» Problem to solve
Repeat every line exactly, keeping the pictures out of the copy.

---+---

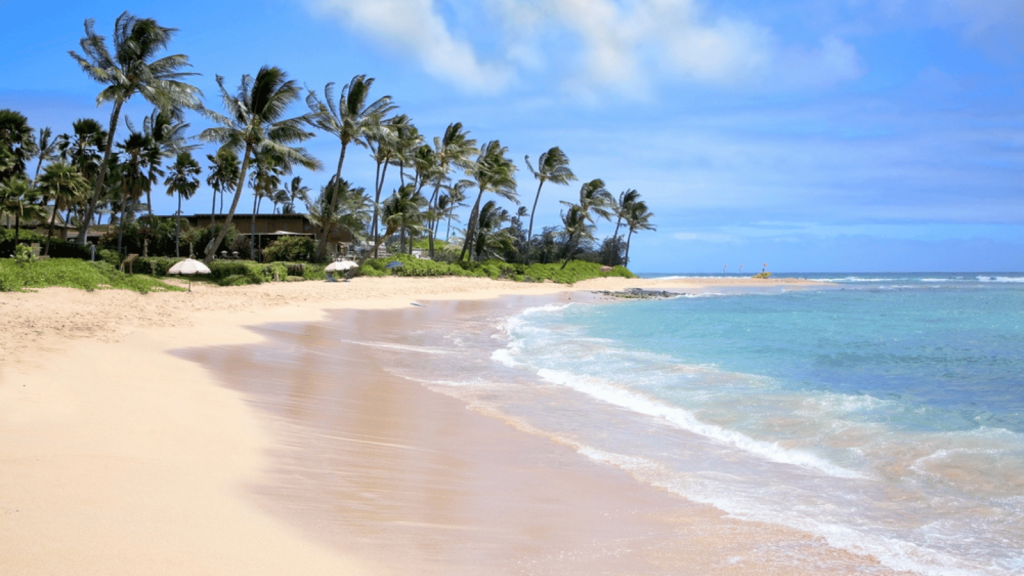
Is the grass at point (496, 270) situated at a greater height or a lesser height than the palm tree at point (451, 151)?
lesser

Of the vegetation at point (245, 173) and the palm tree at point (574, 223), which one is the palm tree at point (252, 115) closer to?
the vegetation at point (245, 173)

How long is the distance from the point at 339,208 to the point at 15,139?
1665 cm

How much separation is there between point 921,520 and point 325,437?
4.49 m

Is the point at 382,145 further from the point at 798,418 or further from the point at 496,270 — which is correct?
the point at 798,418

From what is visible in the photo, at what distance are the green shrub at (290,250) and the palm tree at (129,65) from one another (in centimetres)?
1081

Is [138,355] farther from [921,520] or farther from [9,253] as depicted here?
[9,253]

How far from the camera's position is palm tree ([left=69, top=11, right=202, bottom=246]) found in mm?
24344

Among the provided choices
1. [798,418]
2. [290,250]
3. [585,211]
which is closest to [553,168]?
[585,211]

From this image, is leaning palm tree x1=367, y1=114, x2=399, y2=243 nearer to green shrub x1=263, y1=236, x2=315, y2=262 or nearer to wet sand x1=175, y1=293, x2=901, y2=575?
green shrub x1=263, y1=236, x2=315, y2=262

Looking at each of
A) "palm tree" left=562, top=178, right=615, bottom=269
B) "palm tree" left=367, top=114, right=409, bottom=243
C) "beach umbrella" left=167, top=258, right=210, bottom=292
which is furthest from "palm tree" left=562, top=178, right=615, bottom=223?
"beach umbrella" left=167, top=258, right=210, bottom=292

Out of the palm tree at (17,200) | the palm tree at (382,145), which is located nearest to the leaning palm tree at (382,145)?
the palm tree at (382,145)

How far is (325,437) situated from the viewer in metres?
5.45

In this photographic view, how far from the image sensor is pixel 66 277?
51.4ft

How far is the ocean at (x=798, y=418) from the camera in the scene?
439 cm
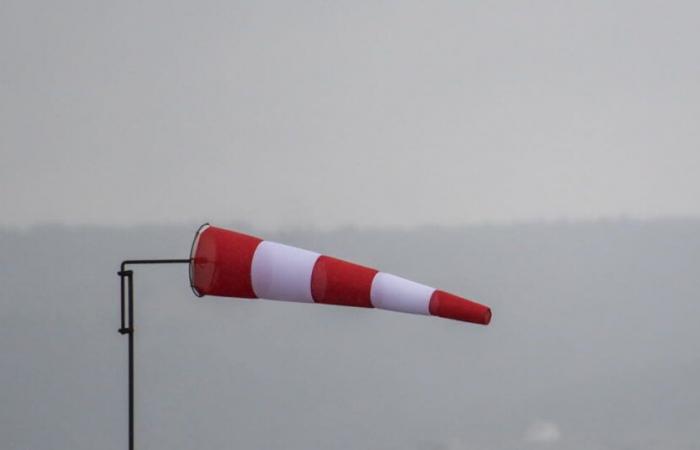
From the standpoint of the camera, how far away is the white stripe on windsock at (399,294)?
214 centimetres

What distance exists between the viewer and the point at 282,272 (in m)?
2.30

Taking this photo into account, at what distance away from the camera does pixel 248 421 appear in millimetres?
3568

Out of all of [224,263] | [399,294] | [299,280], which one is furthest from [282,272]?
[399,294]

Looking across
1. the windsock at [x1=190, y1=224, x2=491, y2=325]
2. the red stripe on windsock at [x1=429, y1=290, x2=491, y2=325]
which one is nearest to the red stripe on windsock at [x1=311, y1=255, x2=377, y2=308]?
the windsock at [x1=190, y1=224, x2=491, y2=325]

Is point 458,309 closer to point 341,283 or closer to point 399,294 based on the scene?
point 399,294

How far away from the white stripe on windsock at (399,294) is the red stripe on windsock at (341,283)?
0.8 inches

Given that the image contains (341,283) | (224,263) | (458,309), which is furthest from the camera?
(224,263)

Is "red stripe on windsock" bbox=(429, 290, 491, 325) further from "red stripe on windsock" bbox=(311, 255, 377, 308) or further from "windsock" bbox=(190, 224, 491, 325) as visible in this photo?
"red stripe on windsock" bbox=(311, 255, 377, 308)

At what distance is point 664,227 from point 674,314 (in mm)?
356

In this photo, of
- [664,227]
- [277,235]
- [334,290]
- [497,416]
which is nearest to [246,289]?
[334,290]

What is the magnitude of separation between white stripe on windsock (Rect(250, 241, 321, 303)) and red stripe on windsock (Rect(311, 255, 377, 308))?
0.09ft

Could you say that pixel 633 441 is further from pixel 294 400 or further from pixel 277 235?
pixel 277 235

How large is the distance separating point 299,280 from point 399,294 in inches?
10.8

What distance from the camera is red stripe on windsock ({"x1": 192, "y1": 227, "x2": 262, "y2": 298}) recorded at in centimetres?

---+---

» Result of the task
Is the grass at point (496, 270) situated at a greater height or a lesser height than the palm tree at point (451, 151)?
lesser

Of the vegetation at point (245, 173) and the palm tree at point (574, 223), which one is the palm tree at point (252, 115) closer to?
the vegetation at point (245, 173)

How long is the distance from the point at 339,208 to the point at 15,139?
1665 cm

How much separation is there between point 921,520 and point 325,437?
4.49 m

Is the point at 382,145 further from the point at 798,418 or further from the point at 496,270 — which is correct?
the point at 798,418

From what is visible in the photo, at what distance are the green shrub at (290,250) and the palm tree at (129,65) from one another (in centimetres)?
1081

Is [138,355] farther from [921,520] or farther from [9,253] as depicted here?
[9,253]

How far from the camera's position is palm tree ([left=69, top=11, right=202, bottom=246]) found in mm?
24344

Among the provided choices
1. [798,418]
2. [290,250]
3. [585,211]
which is closest to [553,168]?
[585,211]

From this image, is leaning palm tree x1=367, y1=114, x2=399, y2=243 nearer to green shrub x1=263, y1=236, x2=315, y2=262 or nearer to wet sand x1=175, y1=293, x2=901, y2=575?
green shrub x1=263, y1=236, x2=315, y2=262

Looking at each of
A) "palm tree" left=562, top=178, right=615, bottom=269
B) "palm tree" left=367, top=114, right=409, bottom=243
C) "beach umbrella" left=167, top=258, right=210, bottom=292
which is furthest from "palm tree" left=562, top=178, right=615, bottom=223?
"beach umbrella" left=167, top=258, right=210, bottom=292

Out of the palm tree at (17,200) | the palm tree at (382,145), which is located nearest to the leaning palm tree at (382,145)?
the palm tree at (382,145)

How far is (325,437) situated from the viewer in metres?
5.45

In this photographic view, how far from the image sensor is pixel 66 277?
51.4ft

How far is the ocean at (x=798, y=418) from the camera in the scene?
439 cm
From the standpoint of the camera, how far away is the white stripe on windsock at (399,294)?
214 centimetres

What distance exists between the viewer and the point at 282,272 (in m)?
2.30

Taking this photo into account, at what distance away from the camera does pixel 248 421 appear in millimetres?
3568

Out of all of [224,263] | [399,294] | [299,280], which one is furthest from [282,272]?
[399,294]

Looking across
1. the windsock at [x1=190, y1=224, x2=491, y2=325]
2. the red stripe on windsock at [x1=429, y1=290, x2=491, y2=325]
which one is nearest to the red stripe on windsock at [x1=311, y1=255, x2=377, y2=308]?
the windsock at [x1=190, y1=224, x2=491, y2=325]

Is point 458,309 closer to point 341,283 or closer to point 399,294 based on the scene?
point 399,294

How far away from the white stripe on windsock at (399,294) is the red stripe on windsock at (341,283)?
0.8 inches

Given that the image contains (341,283) | (224,263) | (458,309), which is furthest from the camera?
(224,263)

Is "red stripe on windsock" bbox=(429, 290, 491, 325) further from "red stripe on windsock" bbox=(311, 255, 377, 308) or further from "windsock" bbox=(190, 224, 491, 325) as visible in this photo?
"red stripe on windsock" bbox=(311, 255, 377, 308)

At what distance is point 664,227 from point 674,314 (in mm)?
356

In this photo, of
- [664,227]
- [277,235]
- [334,290]
- [497,416]
which is nearest to [246,289]?
[334,290]

What is the magnitude of separation between white stripe on windsock (Rect(250, 241, 321, 303)) and red stripe on windsock (Rect(311, 255, 377, 308))?
0.09ft

Could you say that pixel 633 441 is further from pixel 294 400 or further from pixel 277 235?
pixel 277 235

How large is the distance separating point 299,280 from point 399,294 in inches?
10.8

What distance from the camera is red stripe on windsock ({"x1": 192, "y1": 227, "x2": 262, "y2": 298}) recorded at in centimetres?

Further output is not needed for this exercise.